Travail demandé -
a – Recopiez fidèlement le passage de l'extrait sur la classification des maladies mentales qui va de « Méthode : Notre » jusqu'à « ses éditions successives. » inclus.
b – Réécrivez sous forme de liste le paragraphe de l'extrait sur la classification des maladies mentales qui commence par « Résultats : La classification », en conservant ses faits principaux.

Méthode : Notre étude a porté sur des articles scientifiques, des ouvrages et des transcriptions d'allocution, dans lesquels nous avons cherché à recenser les enjeux, apports et limites de la classification en général, et du DSM en particulier à travers ses éditions successives.
Résultats : La classification des maladies mentales est nécessaire. A travers le diagnostic, elle contribue au soin, favorise les échanges entre les soignants, sous-tend la recherche et rend également possible l'enseignement de la clinique. Cependant, elle comporte des limites, en particulier un réductionnisme, une faible validité et un manque de fiabilité, ainsi que le problème insoluble de la frontière entre le normal et le pathologique. L'attribution d'un diagnostic présente quant à elle des conséquences pour le patient, et notamment le risque de stigmatisation, d'auto-réalisation et de pérennisation du trouble. Toute nosographie entretient par ailleurs des liens étroits avec l'époque dans laquelle elle s'inscrit, et notamment avec les conceptions sociales et culturelles propres à cette dernière, qui l'influencent et qu'elle influence en retour. Les enjeux et les apports du DSM sont superposables à ceux de toute classification des maladies mentales. Compte tenu de l'envergure internationale et du caractère de référence du manuel, ce sont ses limites que nous nous sommes proposé de discuter. Ces dernières résident principalement en une faible fiabilité, un manque de validité, un réductionnisme et la désubjectivation qui l'accompagne, enfin, dans ses conflits d'intérêts.

Matériel fourni -
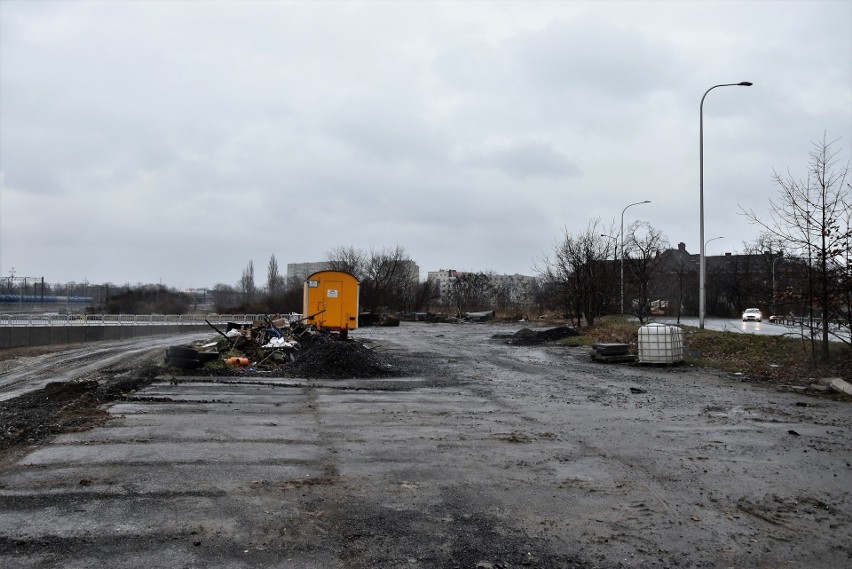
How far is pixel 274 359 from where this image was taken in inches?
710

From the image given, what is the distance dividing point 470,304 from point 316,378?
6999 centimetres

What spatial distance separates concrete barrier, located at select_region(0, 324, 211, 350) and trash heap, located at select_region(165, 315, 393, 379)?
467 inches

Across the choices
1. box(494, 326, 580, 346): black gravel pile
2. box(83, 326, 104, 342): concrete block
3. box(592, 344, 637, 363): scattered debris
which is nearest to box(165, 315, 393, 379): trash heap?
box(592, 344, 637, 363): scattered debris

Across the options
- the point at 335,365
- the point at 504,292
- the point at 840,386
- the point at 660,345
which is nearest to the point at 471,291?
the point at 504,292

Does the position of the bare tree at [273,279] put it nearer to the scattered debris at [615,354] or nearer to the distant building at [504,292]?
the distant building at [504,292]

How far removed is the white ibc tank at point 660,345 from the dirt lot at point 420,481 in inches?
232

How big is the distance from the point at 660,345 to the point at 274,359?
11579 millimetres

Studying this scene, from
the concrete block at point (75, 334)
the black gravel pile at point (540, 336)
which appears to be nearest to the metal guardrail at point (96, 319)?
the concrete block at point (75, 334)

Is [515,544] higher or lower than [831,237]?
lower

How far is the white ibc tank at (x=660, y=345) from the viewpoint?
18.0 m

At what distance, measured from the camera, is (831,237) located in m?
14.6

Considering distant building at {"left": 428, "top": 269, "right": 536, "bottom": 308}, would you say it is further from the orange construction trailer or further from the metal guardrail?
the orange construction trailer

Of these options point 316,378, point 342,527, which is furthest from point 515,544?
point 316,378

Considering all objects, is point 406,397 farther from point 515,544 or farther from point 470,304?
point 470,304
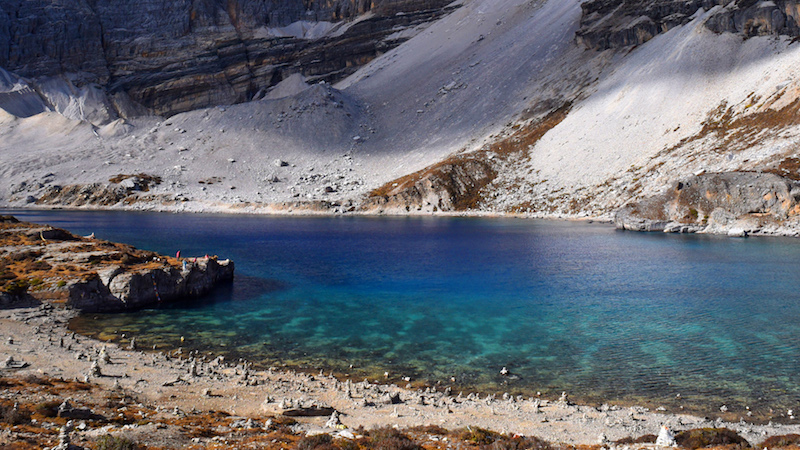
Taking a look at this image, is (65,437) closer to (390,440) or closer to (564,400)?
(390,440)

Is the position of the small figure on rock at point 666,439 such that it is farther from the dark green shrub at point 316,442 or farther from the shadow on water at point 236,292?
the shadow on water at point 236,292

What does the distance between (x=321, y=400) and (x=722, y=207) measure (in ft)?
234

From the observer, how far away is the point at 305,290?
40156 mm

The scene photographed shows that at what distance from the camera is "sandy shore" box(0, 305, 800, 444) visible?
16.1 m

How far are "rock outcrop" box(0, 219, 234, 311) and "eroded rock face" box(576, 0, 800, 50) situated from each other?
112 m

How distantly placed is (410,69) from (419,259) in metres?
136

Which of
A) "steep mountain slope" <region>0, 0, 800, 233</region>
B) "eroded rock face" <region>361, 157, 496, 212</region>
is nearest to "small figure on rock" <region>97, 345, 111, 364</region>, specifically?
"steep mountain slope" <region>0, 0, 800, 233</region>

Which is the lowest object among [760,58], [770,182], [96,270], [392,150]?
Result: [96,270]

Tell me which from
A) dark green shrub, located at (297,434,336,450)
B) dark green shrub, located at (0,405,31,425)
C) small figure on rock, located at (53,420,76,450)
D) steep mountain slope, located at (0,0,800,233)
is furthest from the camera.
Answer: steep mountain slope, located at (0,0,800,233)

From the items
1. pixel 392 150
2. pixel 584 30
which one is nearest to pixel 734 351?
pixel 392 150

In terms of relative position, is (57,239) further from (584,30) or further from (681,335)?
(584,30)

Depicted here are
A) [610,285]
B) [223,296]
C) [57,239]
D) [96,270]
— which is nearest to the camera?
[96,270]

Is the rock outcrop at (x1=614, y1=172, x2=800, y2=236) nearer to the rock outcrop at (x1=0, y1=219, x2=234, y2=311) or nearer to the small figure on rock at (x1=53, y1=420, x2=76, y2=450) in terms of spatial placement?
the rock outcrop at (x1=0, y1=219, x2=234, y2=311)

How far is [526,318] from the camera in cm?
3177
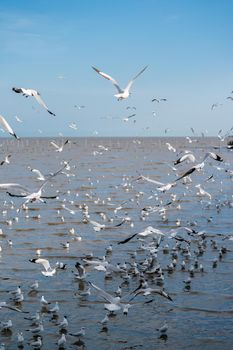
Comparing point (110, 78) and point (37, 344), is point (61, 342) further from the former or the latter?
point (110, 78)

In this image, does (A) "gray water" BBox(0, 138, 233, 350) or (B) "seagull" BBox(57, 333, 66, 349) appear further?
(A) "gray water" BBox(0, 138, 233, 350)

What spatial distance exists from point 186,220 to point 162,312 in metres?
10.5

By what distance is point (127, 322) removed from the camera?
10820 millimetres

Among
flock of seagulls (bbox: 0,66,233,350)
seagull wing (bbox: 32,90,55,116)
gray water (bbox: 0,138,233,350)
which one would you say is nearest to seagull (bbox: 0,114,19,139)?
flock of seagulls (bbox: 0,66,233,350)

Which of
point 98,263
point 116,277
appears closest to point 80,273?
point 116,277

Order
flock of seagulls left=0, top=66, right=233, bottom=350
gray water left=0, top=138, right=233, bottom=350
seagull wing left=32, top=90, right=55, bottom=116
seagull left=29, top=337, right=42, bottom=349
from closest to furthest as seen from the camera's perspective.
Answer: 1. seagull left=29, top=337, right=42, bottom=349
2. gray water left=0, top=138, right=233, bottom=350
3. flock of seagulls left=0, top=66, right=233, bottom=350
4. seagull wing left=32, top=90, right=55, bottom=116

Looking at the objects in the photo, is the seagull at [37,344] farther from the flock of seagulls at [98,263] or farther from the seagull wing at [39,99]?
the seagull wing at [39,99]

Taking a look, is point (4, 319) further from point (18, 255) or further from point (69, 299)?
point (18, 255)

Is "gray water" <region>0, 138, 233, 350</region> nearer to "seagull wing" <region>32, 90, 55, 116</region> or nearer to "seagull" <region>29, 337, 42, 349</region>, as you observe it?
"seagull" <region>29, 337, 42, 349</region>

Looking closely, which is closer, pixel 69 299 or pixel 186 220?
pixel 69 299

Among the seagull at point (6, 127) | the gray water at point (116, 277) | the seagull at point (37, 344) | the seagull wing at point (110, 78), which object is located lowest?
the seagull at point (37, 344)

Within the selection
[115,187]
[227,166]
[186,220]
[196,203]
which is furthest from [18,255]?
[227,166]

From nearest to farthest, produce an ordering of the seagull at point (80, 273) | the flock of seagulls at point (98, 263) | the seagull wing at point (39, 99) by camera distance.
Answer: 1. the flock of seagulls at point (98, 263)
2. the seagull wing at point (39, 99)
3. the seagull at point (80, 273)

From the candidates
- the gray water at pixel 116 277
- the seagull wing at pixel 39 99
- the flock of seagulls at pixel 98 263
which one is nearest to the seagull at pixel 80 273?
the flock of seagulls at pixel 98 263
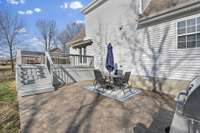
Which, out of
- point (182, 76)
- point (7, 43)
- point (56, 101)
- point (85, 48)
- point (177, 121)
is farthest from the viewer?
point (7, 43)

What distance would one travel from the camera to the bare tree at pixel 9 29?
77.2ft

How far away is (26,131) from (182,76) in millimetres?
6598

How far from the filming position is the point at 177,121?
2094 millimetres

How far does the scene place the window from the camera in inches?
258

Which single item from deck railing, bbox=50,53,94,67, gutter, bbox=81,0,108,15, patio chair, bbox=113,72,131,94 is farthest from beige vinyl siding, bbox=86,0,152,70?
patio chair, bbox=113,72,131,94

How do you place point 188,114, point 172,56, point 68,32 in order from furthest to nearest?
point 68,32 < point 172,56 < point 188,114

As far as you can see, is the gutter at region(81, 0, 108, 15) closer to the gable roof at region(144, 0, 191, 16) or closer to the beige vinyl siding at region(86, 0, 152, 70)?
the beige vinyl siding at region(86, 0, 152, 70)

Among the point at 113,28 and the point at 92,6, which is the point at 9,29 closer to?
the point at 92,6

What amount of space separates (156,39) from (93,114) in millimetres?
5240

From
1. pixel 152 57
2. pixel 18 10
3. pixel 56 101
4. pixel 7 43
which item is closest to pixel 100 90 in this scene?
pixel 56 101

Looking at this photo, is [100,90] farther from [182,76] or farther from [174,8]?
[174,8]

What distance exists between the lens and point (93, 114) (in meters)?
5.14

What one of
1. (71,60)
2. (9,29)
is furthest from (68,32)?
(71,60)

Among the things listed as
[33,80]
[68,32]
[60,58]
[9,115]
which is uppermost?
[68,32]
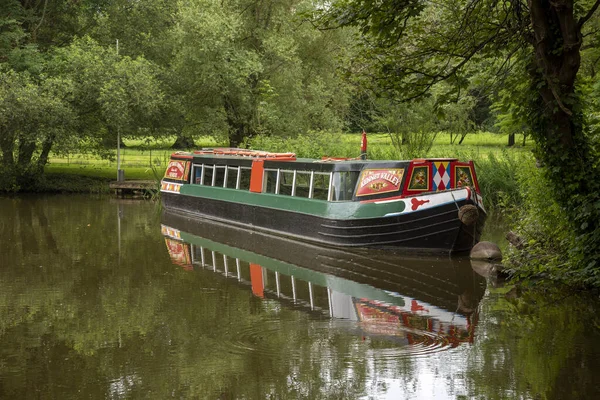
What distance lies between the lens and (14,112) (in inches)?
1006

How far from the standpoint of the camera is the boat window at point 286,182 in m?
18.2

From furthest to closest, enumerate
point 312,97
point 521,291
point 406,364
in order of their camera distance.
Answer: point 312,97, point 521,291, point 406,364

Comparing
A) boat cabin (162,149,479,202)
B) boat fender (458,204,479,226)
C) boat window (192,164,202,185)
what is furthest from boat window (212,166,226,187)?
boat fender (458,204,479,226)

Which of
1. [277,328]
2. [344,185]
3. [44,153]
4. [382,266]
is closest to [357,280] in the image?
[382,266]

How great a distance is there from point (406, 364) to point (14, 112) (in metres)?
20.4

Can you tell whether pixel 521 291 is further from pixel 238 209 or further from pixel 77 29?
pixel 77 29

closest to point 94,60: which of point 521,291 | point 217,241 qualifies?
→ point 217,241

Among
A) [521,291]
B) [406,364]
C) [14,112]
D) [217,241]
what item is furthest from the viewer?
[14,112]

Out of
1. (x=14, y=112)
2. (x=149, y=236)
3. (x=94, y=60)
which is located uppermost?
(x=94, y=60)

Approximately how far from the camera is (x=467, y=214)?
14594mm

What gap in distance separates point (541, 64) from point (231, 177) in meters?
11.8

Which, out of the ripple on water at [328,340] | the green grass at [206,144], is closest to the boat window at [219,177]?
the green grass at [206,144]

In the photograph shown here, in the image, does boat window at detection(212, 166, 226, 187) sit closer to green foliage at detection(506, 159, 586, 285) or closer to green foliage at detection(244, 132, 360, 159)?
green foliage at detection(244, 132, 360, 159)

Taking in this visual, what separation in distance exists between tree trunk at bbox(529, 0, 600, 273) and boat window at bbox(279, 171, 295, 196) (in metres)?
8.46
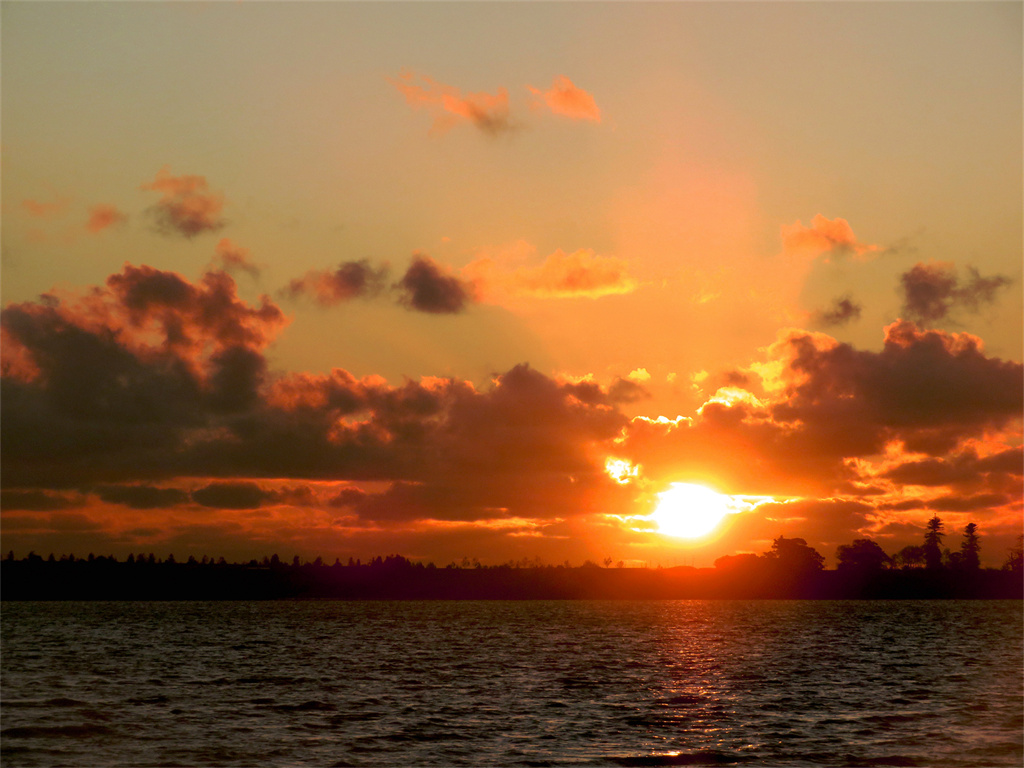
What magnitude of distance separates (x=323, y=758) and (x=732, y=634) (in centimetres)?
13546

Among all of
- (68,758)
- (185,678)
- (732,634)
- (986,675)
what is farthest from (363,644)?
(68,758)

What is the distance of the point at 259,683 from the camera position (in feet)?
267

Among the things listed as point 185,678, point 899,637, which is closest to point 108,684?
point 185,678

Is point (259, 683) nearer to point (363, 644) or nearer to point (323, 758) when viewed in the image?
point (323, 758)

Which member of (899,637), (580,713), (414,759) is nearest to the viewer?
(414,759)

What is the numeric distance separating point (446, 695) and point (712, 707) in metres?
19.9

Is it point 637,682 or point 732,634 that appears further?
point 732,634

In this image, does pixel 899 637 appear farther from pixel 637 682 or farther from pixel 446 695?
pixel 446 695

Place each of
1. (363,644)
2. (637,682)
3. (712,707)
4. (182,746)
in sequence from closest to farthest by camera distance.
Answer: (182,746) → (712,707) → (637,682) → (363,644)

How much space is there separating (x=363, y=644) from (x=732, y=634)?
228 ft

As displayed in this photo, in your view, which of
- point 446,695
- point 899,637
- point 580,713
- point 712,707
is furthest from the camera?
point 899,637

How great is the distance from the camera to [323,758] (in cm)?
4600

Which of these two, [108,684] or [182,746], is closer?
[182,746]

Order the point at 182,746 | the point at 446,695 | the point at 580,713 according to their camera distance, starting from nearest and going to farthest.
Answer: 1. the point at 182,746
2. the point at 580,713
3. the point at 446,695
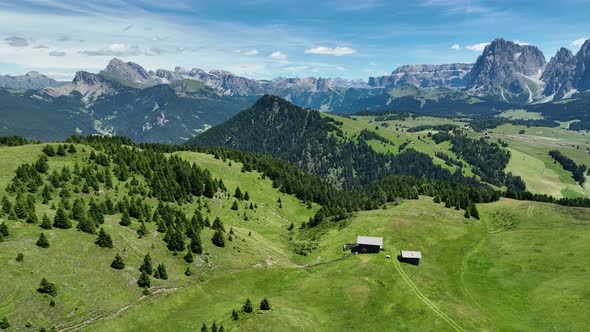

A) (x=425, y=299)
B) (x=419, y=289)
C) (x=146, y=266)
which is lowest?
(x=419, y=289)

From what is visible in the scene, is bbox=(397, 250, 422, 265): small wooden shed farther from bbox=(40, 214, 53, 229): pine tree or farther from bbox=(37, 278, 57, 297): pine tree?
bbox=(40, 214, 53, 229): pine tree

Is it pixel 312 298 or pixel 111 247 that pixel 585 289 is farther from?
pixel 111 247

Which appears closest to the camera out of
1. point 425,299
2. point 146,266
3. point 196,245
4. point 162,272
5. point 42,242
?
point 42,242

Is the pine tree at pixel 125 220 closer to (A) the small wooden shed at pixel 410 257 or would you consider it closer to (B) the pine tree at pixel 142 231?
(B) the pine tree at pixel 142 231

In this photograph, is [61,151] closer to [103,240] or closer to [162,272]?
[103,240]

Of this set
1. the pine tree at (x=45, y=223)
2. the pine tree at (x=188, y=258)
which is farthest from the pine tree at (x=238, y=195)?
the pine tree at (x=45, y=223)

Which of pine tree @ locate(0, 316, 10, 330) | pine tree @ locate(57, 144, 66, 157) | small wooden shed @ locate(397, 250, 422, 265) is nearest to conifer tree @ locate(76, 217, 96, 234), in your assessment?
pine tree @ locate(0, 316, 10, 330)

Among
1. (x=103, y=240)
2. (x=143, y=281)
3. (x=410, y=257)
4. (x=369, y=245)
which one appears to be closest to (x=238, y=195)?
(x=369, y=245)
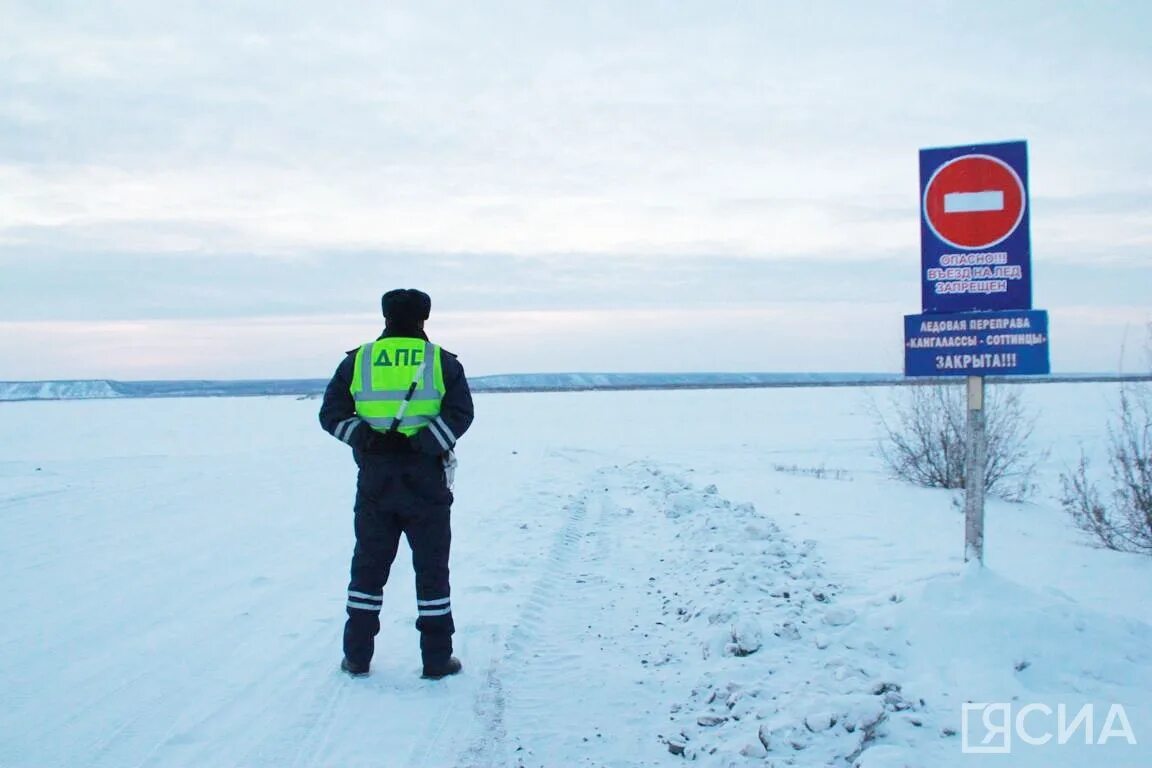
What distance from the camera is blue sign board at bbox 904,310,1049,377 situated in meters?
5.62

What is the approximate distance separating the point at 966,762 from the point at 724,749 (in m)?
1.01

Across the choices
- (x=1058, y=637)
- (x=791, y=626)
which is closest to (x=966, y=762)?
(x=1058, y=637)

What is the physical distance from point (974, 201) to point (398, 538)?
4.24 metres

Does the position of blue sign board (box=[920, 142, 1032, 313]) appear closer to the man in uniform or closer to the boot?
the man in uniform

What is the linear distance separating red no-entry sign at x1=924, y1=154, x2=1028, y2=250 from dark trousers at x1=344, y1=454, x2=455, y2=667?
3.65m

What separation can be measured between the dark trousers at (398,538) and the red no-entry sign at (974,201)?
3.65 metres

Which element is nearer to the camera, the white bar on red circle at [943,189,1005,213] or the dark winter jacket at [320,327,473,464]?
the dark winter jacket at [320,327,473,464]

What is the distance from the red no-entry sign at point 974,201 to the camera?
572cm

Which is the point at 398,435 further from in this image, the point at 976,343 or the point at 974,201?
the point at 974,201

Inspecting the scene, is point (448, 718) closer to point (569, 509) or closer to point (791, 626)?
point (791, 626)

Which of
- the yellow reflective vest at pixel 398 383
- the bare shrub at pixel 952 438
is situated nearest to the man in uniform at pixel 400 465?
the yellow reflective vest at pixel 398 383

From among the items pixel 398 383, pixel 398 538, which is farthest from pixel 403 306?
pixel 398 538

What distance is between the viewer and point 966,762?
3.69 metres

Réponses rédigées -
a –
Méthode : Notre étude a porté sur des articles scientifiques, des ouvrages et des transcriptions d'allocution, dans lesquels nous avons cherché à recenser les enjeux, apports et limites de la classification en général, et du DSM en particulier à travers ses éditions successives.

b –
- La classification des maladies mentales est nécessaire. Par le diagnostic, elle contribue au soin, favorise les échanges entre soignants, sous-tend la recherche et permet l'enseignement de la clinique.
- Elle a des limites : réductionnisme, faible validité, manque de fiabilité et problème insoluble de la frontière entre le normal et le pathologique.
- Le diagnostic a des conséquences pour le patient, notamment un risque de stigmatisation, d'auto-réalisation et de pérennisation du trouble.
- Toute nosographie est étroitement liée aux conceptions sociales et culturelles de son époque, qui l'influencent et qu'elle influence en retour.
- Les enjeux et apports du DSM sont superposables à ceux de toute classification. Vu son envergure internationale et son statut de référence, l'étude discute ses limites.
- Ces limites sont une faible fiabilité, un manque de validité, un réductionnisme accompagné de désubjectivation et des conflits d'intérêts.